Paradise 5

Doctor WhoAfter discovering that an old friend has mysteriously vanished, the Doctor is determined to track him down to an overhyped pleasure cruise, overseen by two men named Michael and Gabriel. Peri is pressed into service as a hostess on the cruise, while the Doctor, trying not to draw attention for once, tags along as a passenger. They both meet almost-must, infant-like creatures called Cherubs, one of whom gives the Doctor a warning: “Beware of the Elohim.” The Doctor is now more certain than ever that his old friend is in trouble, just as the space cruise ship’s officers are certain that their colorful new passenger spells trouble for them.

Order this CDwritten by P.J. Hammond & Andy Lane
directed by Barnaby Edwards
music by Simon Robinson

Cast: Colin Baker (The Doctor), Nicola Bryant (Peri), Alex Macqueen (Gabriel), James D’Arcy (Michael), Helen Goldwyn (Stella / Bella), Andree Bernard (Lorelei), Teddy Kempner (Mr. Gelter / Mr. Bliss / Elohim voice), Claire Wyatt (Ms. Aht), Richard Earl (Mr. Tapp / Mr. Winterbourne)

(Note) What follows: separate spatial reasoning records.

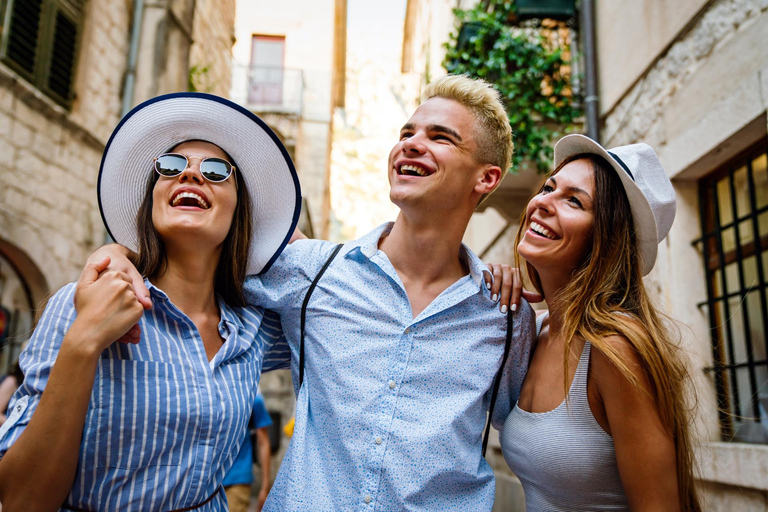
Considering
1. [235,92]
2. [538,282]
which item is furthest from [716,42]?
[235,92]

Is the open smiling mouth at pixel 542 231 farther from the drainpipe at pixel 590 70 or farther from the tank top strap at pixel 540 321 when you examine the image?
the drainpipe at pixel 590 70

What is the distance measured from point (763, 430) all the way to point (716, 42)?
2.84 metres

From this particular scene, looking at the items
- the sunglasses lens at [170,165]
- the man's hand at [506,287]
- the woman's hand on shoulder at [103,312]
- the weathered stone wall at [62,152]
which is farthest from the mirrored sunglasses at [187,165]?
the weathered stone wall at [62,152]

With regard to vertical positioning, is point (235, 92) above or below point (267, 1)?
below

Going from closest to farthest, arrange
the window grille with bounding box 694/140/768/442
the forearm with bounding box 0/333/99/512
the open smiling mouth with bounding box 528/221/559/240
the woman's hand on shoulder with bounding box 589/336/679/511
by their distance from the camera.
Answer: the forearm with bounding box 0/333/99/512
the woman's hand on shoulder with bounding box 589/336/679/511
the open smiling mouth with bounding box 528/221/559/240
the window grille with bounding box 694/140/768/442

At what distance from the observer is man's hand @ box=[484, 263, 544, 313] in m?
2.83

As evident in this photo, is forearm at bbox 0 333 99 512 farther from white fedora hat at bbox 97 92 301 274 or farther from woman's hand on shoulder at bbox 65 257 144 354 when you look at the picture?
white fedora hat at bbox 97 92 301 274

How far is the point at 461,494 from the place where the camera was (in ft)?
8.18

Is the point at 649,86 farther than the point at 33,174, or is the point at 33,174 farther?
the point at 33,174

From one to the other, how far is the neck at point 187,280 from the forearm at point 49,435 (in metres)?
0.63

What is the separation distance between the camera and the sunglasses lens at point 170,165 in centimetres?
255

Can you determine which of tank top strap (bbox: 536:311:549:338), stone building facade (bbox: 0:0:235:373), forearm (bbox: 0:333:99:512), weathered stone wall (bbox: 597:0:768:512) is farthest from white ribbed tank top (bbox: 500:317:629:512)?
stone building facade (bbox: 0:0:235:373)

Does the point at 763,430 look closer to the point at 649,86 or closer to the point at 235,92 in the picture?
the point at 649,86

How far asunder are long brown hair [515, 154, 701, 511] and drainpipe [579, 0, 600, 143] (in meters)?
4.86
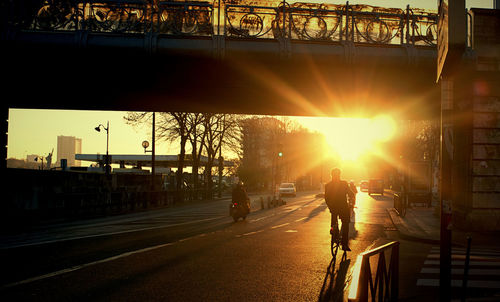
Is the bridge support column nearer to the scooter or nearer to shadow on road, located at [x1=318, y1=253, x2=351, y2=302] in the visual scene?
the scooter

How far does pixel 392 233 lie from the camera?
1755 centimetres

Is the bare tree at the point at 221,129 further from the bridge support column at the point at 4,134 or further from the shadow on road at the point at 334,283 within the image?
the shadow on road at the point at 334,283

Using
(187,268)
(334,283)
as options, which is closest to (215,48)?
(187,268)

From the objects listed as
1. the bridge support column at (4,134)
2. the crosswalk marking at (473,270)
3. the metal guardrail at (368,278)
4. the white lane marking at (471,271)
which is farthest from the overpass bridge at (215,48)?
the metal guardrail at (368,278)

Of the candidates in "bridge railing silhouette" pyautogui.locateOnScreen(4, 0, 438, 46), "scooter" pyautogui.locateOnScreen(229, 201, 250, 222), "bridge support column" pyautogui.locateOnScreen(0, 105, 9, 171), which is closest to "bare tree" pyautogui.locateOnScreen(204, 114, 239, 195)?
"scooter" pyautogui.locateOnScreen(229, 201, 250, 222)

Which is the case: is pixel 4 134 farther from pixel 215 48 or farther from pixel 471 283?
pixel 471 283

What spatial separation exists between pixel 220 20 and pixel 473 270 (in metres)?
12.4

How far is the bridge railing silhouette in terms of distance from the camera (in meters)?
18.3

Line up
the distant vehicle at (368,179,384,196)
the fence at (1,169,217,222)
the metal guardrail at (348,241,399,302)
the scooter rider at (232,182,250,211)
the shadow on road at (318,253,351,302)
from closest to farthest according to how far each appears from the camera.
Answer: the metal guardrail at (348,241,399,302) < the shadow on road at (318,253,351,302) < the fence at (1,169,217,222) < the scooter rider at (232,182,250,211) < the distant vehicle at (368,179,384,196)

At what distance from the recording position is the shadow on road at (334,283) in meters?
6.83

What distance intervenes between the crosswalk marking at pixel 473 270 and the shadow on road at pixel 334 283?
124 cm

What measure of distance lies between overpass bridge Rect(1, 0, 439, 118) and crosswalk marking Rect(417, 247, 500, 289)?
884cm

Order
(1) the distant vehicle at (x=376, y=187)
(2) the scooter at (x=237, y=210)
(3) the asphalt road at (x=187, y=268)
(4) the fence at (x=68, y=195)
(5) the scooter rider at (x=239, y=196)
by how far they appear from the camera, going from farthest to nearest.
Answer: (1) the distant vehicle at (x=376, y=187), (5) the scooter rider at (x=239, y=196), (2) the scooter at (x=237, y=210), (4) the fence at (x=68, y=195), (3) the asphalt road at (x=187, y=268)

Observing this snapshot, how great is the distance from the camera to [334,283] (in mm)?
7863
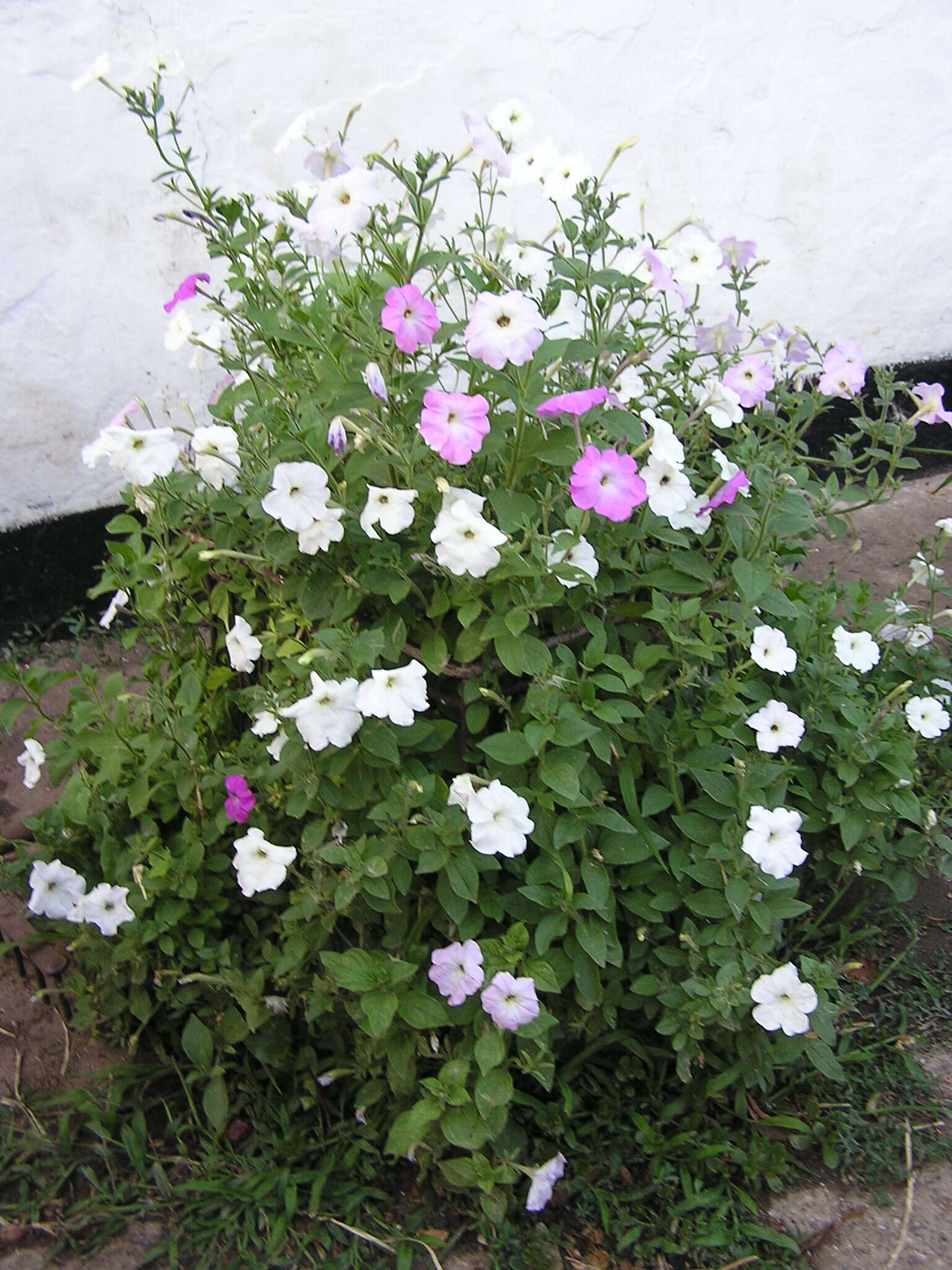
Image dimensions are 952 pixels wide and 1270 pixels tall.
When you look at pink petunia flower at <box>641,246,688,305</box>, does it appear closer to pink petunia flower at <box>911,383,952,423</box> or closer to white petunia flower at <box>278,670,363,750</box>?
pink petunia flower at <box>911,383,952,423</box>

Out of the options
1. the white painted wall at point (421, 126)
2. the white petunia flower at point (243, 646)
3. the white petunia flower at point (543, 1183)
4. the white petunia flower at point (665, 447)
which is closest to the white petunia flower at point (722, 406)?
the white petunia flower at point (665, 447)

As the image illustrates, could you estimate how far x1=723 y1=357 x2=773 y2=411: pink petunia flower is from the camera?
1933 millimetres

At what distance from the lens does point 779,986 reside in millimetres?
1690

Notes: P.J. Hammond is the creator of the cult classic fantasy series Sapphire & Steel, which intermittently presented Doctor Who with serious competition in the area of messing with timelines and established history. Hammond later went on to pen episodes of Torchwood (Small Worlds, From Out Of The Rain), but this was his first and only attempt to write for Doctor Who. The scripts for Paradise 5 were rejected, with some accounts claiming that John Nathan-Turner was particularly uncomfortable with the story. Paradise 5 was originally conceived as one of the segments of The Trial Of A Time Lord, possibly the first one to feature Melanie, and as the series was already an endangered species following its 18-month hiatus, JN-T may have felt that generating controversy via the use of Judeo-Christian imagery was an unnecessary risk.

Timeline: after The Hollows Of Time and before Point Of Entry

LogBook entry and TheatEar review by Earl Green

Review: The Lost Stories are a genuinely interesting offshoot of the usual Big Finish fare, adapting and presenting – in audio form – scripts that were originally commissioned by the BBC, but which were then abandoned at some stage of development. One thing that lost stories and deleted scenes have in common is that it’s easy to see, sometimes, why they progressed no further.

There’s an interesting plot setup at the heart of Paradise 5, but the incidental characters populating the story – and the story structure that those characters dictate – fit in well with the muddled TV storytelling of the sixth Doctor’s era. The only real standout characters are the anything-but-benevolent Gabriel and Michael, who are fleshed out in a way for this audio production that Doctor Whoalmost certainly never would’ve happened circa 1986 (they’re portrayed as a somewhat sadistic, possibly gay couple – that might’ve gotten by today, but in 1986, it’s doubtful).

The biggest challenge to the story’s credibility is the notion of the Doctor and Peri going undercover to find out what’s going on. Again, it’s a story from the ’80s, and the sixth Doctor and Peri are definitely characters from the ’80s, each of them colorful, virtually un-ignorable and unlikely to blend in. It’s a gag that worked in the seventh Doctor’s era (The Curse Of Fenric) and the tenth Doctor’s era (School Reunion), but seems a bit unlikely to work with this TARDIS team. (It’s important to remember that the script was originally written with Bonnie Langford’s character of Melanie in mind, rather than Peri, but even in that case, Mel isn’t exactly a character who can go unnoticed either.)

How this would’ve fit into the Trial Of A Time Lord structure is unclear; Paradise 5 was in the running to be Mel’s debut story, but was replaced by Terror Of The Vervoids. It’s hard to judge whether or not a Trial season with Paradise 5 in the running would’ve been more successful, just as it’s hard to judge how well the story fares in audio form. There’s a story here that I want to like, but it meanders off-course with startling regularity – which, I suppose, makes it a perfect fit for the era of the show it’s meant to evoke, just not a conspicuously entertaining relic of that era.